*** Opening Supplied material ***

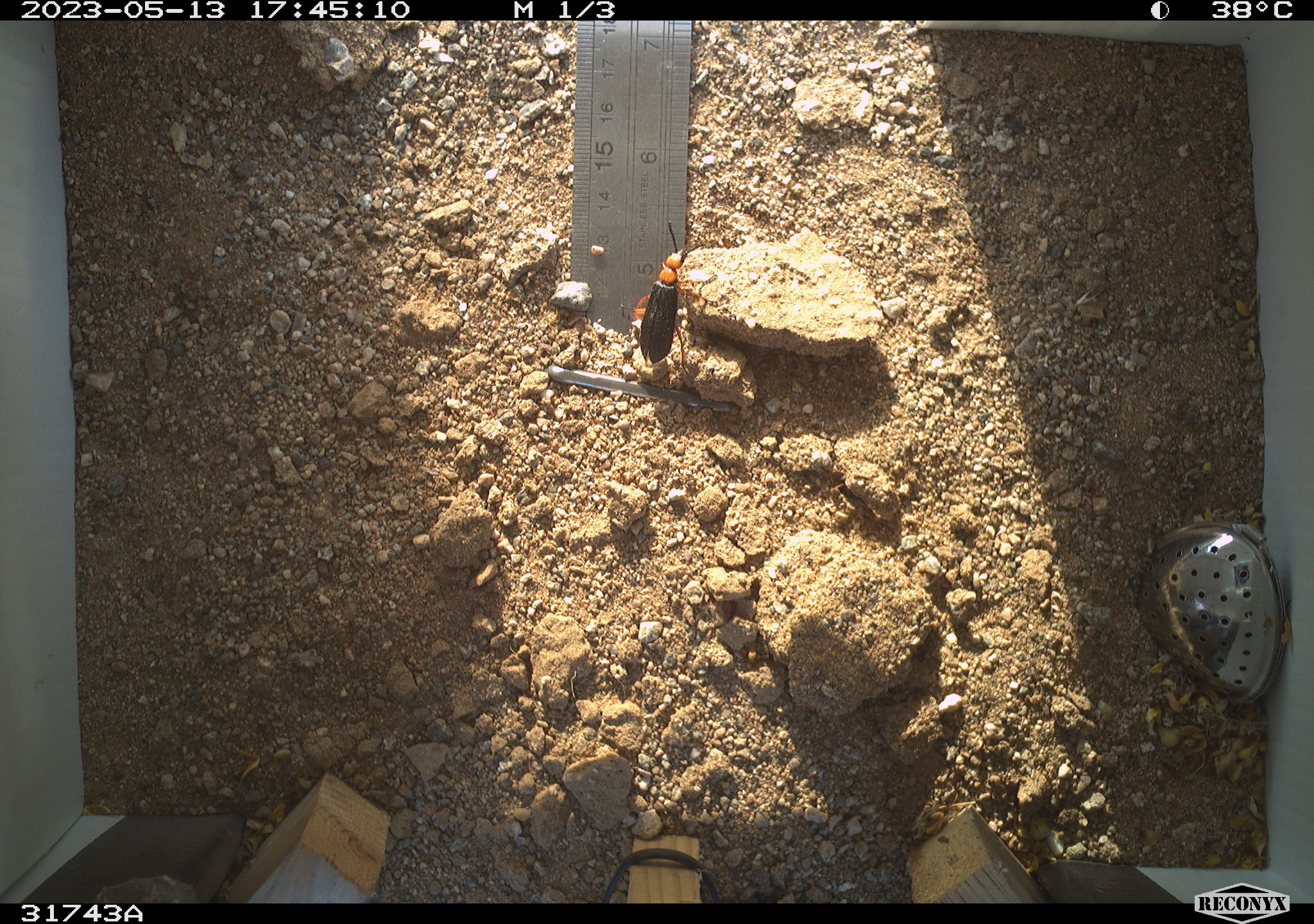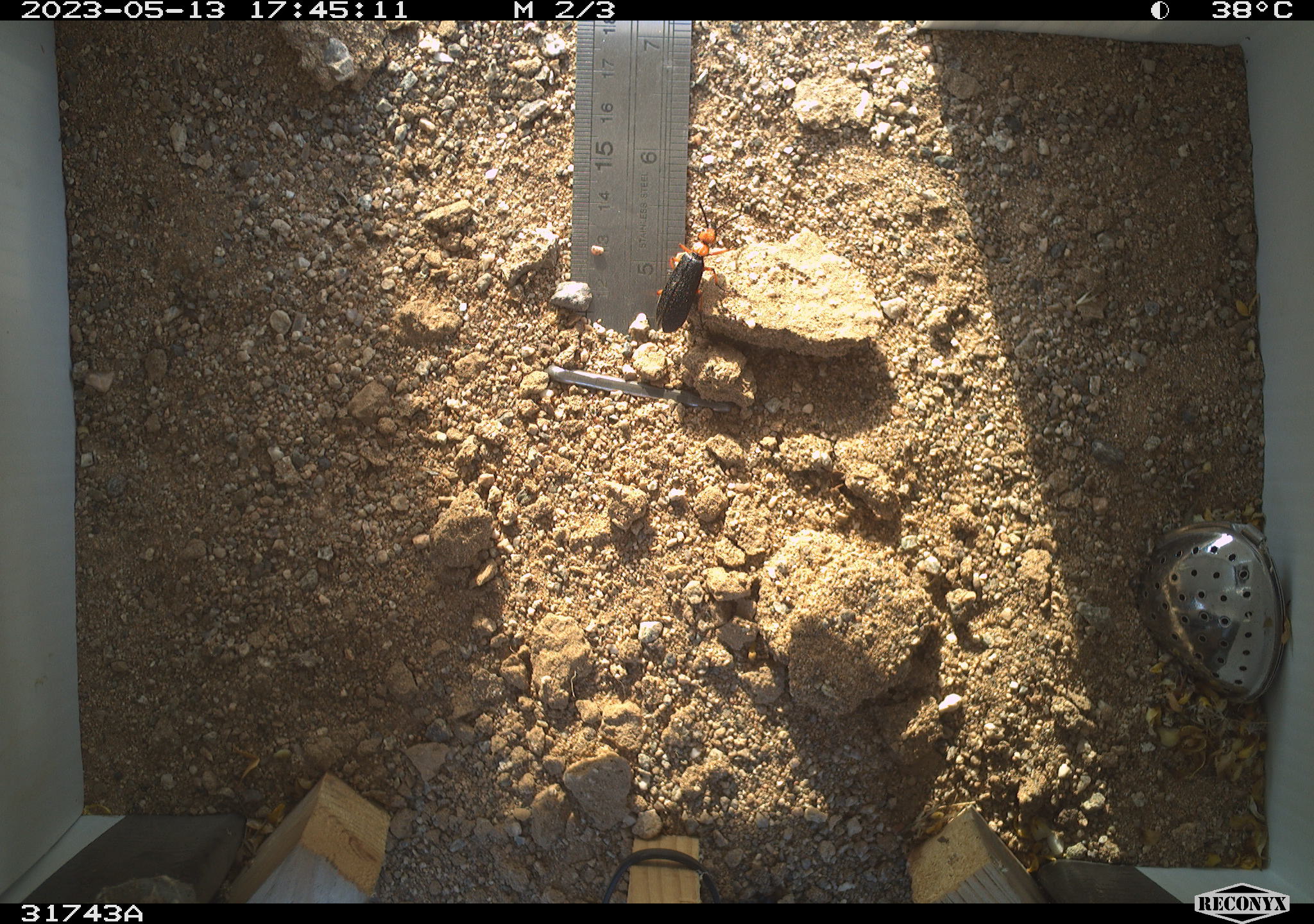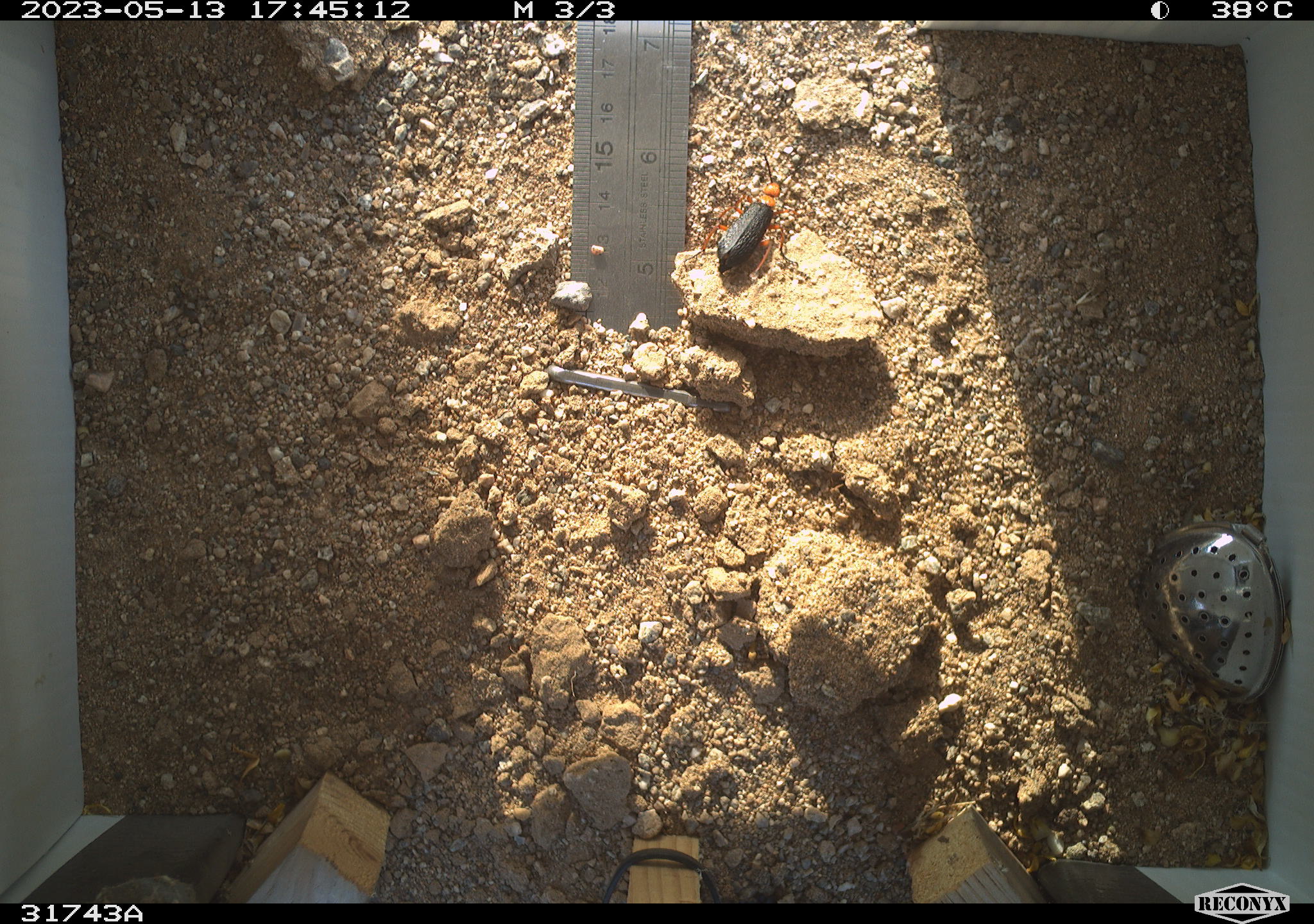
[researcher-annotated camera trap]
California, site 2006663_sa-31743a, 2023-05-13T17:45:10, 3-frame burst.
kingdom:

*** Closing Supplied material ***

- To do:
Every line of the material above should be repeated exactly, except for the pictures.

- Completed exercise:
[researcher-annotated camera trap]
California, site 2006663_sa-31743a, 2023-05-13T17:45:10, 3-frame burst.
kingdom:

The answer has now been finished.